DIRECTIONS FOR THIS TASK => Repeat exactly, and only, the lines from the line containing "How far is the bird" through the last line of the records below, including both.

[Extracted records]
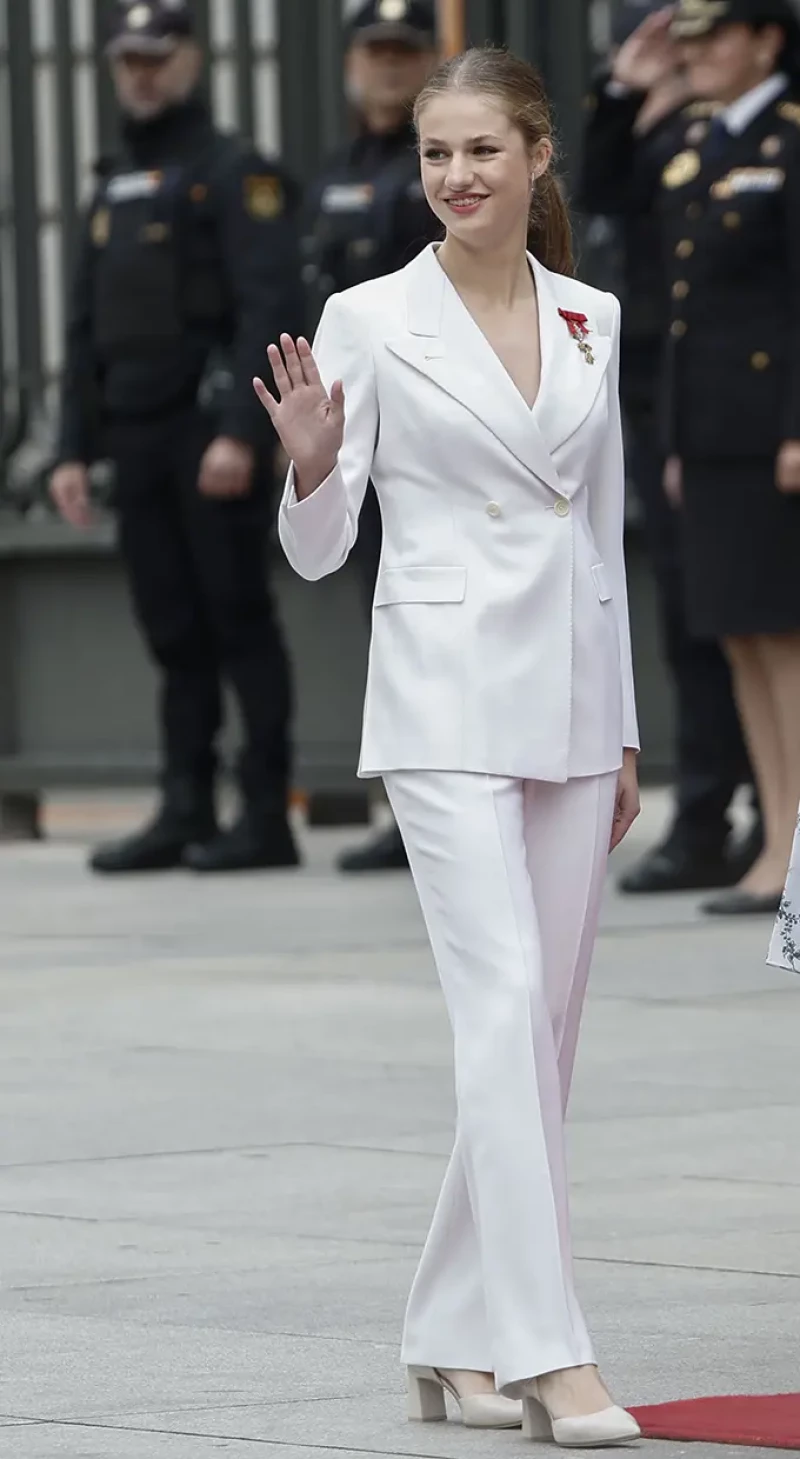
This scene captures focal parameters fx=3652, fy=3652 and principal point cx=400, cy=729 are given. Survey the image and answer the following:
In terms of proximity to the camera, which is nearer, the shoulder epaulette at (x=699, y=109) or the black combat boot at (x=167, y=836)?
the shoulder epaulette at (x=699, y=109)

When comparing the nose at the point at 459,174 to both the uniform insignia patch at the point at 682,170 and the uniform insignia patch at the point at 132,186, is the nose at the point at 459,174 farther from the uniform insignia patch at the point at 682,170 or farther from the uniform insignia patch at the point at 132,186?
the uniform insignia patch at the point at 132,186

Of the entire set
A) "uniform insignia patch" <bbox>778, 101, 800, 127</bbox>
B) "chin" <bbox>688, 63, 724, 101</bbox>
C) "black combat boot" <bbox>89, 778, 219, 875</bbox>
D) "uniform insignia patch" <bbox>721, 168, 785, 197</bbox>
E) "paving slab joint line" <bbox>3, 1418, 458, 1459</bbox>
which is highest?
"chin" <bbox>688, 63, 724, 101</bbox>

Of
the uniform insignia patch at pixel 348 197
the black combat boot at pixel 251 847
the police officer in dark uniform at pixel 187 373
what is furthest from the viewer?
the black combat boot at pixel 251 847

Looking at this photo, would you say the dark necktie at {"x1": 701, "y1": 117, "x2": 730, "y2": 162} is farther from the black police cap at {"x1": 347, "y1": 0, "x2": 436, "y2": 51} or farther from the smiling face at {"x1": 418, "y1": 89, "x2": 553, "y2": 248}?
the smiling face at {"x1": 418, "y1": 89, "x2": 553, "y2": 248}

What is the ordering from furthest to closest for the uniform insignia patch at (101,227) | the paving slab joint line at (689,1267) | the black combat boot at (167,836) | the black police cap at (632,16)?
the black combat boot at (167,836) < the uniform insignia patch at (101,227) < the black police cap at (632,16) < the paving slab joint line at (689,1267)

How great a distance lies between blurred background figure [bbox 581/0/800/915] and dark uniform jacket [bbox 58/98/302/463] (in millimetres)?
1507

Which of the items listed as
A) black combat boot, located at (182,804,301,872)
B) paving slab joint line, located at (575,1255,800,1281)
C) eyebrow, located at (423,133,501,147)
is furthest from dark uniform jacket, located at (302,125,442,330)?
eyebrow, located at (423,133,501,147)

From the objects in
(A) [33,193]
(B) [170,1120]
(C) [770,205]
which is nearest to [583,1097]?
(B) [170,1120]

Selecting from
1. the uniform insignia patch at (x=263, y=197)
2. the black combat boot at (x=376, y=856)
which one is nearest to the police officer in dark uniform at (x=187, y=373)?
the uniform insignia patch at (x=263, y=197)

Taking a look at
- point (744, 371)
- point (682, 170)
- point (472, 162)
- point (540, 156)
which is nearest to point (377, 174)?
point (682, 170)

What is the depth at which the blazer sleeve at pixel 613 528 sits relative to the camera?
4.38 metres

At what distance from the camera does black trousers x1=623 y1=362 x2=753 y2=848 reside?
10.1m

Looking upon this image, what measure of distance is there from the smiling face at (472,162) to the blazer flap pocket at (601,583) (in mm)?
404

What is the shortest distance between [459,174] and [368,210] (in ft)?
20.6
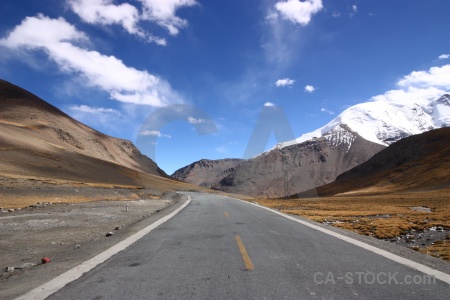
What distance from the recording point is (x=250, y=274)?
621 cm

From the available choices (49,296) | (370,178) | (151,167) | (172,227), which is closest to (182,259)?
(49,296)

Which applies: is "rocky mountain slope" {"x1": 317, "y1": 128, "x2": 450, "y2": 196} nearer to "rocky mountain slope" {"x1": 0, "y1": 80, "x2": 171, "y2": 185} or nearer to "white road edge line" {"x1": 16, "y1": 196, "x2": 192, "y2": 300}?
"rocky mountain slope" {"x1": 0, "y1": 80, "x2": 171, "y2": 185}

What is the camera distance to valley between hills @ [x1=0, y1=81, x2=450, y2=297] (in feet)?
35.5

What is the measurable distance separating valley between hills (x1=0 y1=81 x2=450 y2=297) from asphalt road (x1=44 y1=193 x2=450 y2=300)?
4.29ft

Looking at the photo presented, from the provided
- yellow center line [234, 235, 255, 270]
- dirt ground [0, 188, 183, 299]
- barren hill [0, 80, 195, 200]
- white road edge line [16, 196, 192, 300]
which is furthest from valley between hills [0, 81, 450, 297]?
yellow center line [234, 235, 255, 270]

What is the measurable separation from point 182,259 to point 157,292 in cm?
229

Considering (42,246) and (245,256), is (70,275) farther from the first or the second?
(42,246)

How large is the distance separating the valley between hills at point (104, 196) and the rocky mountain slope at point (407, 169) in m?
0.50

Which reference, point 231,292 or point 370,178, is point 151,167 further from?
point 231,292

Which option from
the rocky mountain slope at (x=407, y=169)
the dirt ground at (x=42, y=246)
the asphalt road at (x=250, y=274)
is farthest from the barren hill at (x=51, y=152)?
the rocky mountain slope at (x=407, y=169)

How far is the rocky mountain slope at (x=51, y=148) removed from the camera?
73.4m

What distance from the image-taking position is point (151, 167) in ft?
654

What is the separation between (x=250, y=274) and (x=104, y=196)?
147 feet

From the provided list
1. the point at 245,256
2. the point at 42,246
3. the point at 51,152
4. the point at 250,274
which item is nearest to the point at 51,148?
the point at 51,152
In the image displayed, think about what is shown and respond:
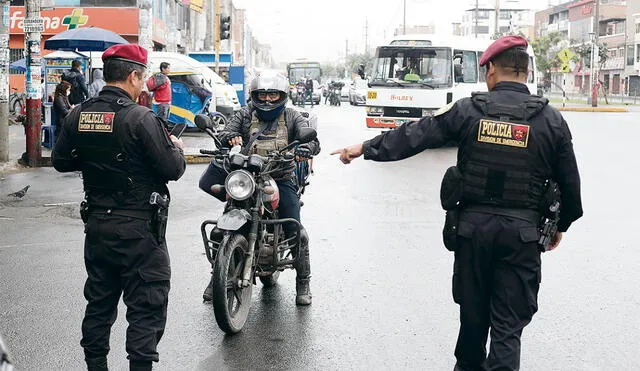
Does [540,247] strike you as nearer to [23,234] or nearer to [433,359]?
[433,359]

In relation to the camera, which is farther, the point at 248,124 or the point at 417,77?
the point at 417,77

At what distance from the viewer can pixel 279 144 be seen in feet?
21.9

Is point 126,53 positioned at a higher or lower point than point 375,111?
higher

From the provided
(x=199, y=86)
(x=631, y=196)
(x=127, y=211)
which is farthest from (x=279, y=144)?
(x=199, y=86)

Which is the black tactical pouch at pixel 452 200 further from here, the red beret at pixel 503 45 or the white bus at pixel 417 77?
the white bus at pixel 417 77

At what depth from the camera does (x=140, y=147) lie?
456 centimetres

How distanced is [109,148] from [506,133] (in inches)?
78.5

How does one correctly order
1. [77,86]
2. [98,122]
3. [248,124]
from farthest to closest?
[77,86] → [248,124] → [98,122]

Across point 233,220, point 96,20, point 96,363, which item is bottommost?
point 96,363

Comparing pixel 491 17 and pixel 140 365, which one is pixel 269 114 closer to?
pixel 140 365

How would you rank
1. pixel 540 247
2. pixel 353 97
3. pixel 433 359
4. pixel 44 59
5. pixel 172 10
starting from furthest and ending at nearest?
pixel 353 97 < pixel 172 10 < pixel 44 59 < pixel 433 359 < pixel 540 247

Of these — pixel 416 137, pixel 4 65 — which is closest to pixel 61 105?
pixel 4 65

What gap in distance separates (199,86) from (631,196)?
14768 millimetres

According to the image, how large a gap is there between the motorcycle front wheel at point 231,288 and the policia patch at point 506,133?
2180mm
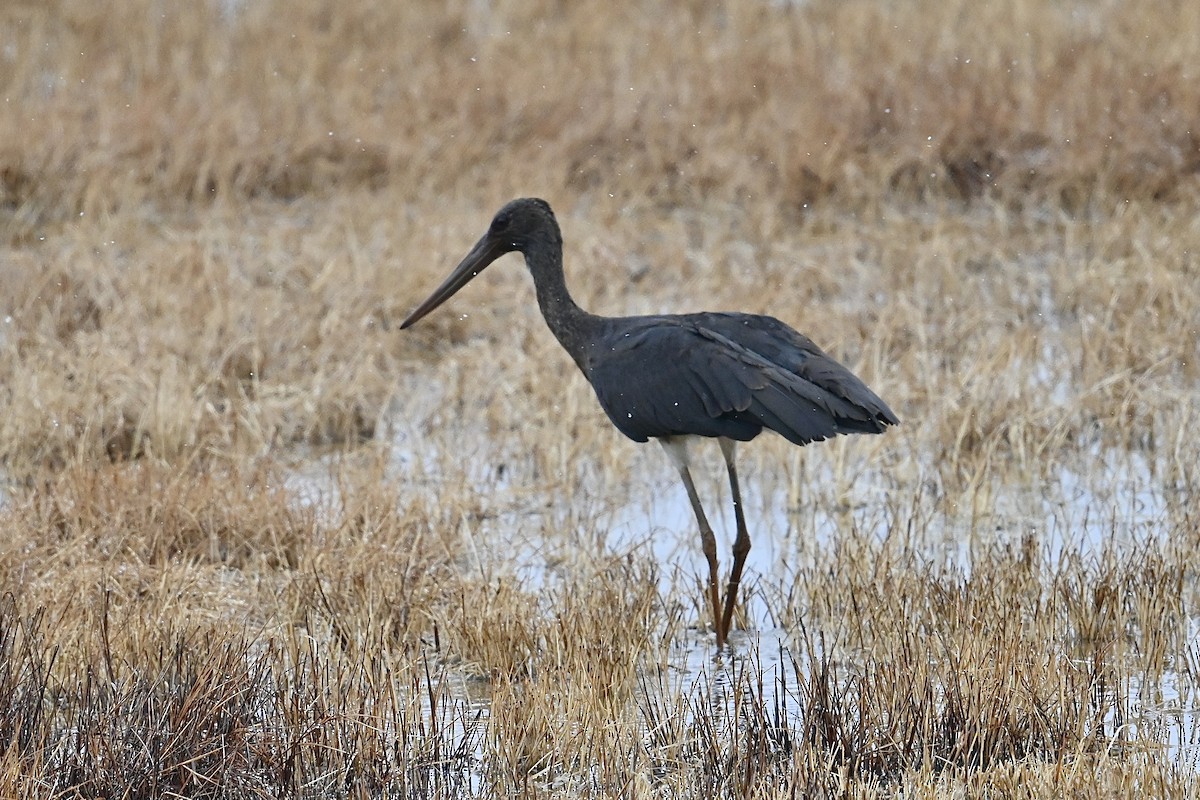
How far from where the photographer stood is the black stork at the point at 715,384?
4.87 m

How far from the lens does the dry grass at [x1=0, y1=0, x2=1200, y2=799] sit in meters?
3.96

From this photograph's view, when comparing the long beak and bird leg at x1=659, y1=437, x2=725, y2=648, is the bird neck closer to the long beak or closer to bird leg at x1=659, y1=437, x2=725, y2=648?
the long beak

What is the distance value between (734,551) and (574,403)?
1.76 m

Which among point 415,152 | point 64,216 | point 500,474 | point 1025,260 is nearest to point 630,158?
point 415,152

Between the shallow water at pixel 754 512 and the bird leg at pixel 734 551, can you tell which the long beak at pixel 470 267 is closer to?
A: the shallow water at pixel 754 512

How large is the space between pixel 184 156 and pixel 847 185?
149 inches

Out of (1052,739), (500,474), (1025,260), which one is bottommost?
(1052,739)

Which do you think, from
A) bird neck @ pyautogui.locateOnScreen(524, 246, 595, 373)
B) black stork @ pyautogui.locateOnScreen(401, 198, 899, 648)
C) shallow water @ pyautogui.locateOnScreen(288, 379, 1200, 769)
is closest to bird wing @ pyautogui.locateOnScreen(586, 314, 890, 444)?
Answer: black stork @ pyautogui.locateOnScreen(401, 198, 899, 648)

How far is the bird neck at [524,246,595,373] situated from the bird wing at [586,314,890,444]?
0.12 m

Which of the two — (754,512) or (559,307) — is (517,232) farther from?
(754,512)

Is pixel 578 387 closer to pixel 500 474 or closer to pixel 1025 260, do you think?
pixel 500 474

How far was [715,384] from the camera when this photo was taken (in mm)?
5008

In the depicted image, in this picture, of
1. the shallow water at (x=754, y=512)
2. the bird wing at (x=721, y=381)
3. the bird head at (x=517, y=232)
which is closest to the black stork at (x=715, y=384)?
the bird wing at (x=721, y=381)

EXERCISE RESULT =>
How far is the bird neck at [524,246,595,373] situated from the bird wing at [586,314,890,444]?
0.12 m

Which of the two — (754,512) or (559,307) — is (517,232) farther from?
(754,512)

Is pixel 578 387 closer to pixel 500 474 or closer to pixel 1025 260, do you think?
pixel 500 474

How far was [715,384] from the camera when this photo was taken (in mm)?
5008

In the depicted image, in this picture, of
1. the shallow water at (x=754, y=512)
2. the bird wing at (x=721, y=381)
3. the bird head at (x=517, y=232)
which is closest to the black stork at (x=715, y=384)?
the bird wing at (x=721, y=381)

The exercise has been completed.